English is a basic skill needed by researchers, businessmen and travelers alike, Minister of Education Naftali Bennett said Wednesday at the launch of a NIS 70 million initiative to increase English proficiency around the country.
“We want to see school graduates capable of having a full and intelligent conversation anywhere in the world,” Bennett told reporters at the ministry’s offices in Tel Aviv.
“Not knowing English is effectively closing books in your face and shutting opportunities to interact with the world,” he stressed. He explained the goal of the new initiative is to produce students capable of reading a book or an academic text, and who can correspond and interact with people anywhere in the world.
Bennett explained that while the national math program’s stated goal was bringing some 20 percent of Israeli students to studying advanced mathematics, the English program is meant to be broader and wider. The Director General of the Ministry, Shmuel Abuav, added the goal was reaching 70 percent of Israeli students who would study high and advanced English (4 and 5 units) within four years – a dramatic increase from the 61 percent of today.
The new program has three main components: It will see a shift of the education system’s focus from written to verbal skills, encouraging teachers and students to practice speaking at a higher level. It will encourage students to sit matriculation tests at 4 and 5 level units, reducing the number of students studying the minimum 3 units needed to graduate.

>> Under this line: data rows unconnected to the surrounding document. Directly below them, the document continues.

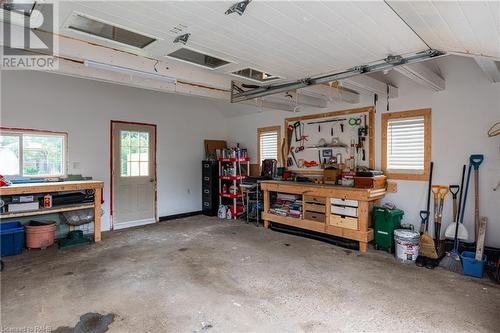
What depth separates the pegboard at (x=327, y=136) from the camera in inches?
196

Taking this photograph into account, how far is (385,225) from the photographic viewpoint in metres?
4.24

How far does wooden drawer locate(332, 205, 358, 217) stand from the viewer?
4.34 m

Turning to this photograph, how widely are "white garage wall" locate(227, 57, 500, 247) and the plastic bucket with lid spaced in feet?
18.6

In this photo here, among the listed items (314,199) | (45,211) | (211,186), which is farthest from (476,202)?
(45,211)

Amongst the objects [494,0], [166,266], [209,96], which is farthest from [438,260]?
[209,96]

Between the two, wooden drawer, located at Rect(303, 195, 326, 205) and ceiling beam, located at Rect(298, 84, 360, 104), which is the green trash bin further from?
ceiling beam, located at Rect(298, 84, 360, 104)

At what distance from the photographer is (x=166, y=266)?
3689 millimetres

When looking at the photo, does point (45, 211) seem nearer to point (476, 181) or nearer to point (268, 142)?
point (268, 142)

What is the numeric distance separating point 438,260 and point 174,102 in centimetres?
588

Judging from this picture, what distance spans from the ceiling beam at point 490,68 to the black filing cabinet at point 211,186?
526cm

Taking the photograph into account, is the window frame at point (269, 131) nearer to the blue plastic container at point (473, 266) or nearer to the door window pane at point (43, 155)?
the blue plastic container at point (473, 266)

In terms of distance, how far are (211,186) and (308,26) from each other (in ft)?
17.0

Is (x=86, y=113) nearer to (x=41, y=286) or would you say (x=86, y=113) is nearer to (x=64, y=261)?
(x=64, y=261)

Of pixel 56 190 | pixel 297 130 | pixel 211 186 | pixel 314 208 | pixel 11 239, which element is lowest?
pixel 11 239
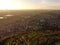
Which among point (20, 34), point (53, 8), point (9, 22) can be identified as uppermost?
point (53, 8)

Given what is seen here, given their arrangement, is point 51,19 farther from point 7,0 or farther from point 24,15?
point 7,0

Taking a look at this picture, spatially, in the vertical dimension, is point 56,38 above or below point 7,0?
below

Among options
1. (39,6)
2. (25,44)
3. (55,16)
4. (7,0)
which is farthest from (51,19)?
(7,0)

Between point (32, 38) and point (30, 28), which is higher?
point (30, 28)

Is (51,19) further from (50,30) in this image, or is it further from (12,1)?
(12,1)

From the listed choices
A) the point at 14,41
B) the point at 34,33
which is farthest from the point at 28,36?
the point at 14,41

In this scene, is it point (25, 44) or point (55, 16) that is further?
point (55, 16)
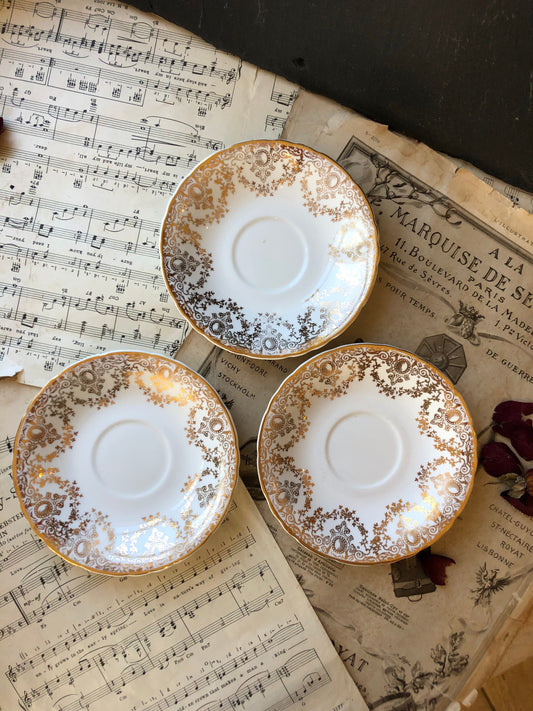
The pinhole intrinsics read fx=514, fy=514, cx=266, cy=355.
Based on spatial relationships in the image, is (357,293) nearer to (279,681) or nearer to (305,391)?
(305,391)

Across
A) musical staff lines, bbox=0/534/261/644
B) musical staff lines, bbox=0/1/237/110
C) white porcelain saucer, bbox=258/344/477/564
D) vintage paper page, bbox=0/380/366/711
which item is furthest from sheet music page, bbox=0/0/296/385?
musical staff lines, bbox=0/534/261/644

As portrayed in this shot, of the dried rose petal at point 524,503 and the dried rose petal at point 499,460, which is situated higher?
the dried rose petal at point 499,460

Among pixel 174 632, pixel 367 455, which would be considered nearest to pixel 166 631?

And, it will raise the quality of teaching by helping the teachers already in the system and injecting English-speakers into classrooms, as teachers and teacher assistants.
Among the practical steps revealed by Bennett and Abuav were the addition of classes dedicated to verbal skills, providing students with an opportunity to talk in English; integrating non-formal teaching methods such as public speaking and debating in 8th grade; and increasing the oral component of the final matriculation exam.
Abuav made it clear changing the exam was a vital part of the program, explaining once teachers knew their students would be assessed based on their spoken English they would make sure to emphasize it in the classroom. “The matriculation will change,” Abuav said. “Oral and spoken English will become a more substantial part of the exam – teachers will know their students will be tested on their ability to talk.”
The change will start “at the elementary school ages of grades 4-6, building English libraries and interactive computer and online elements in the schools,” Abuav added. “The goal is creating an arena for learning and studying outside the English classes.”
Bennett made it clear the launch was just the start; just as the successful mathematics program underwent changes in the two years of its implementation. “Today we are launching, but open to adapt and change.”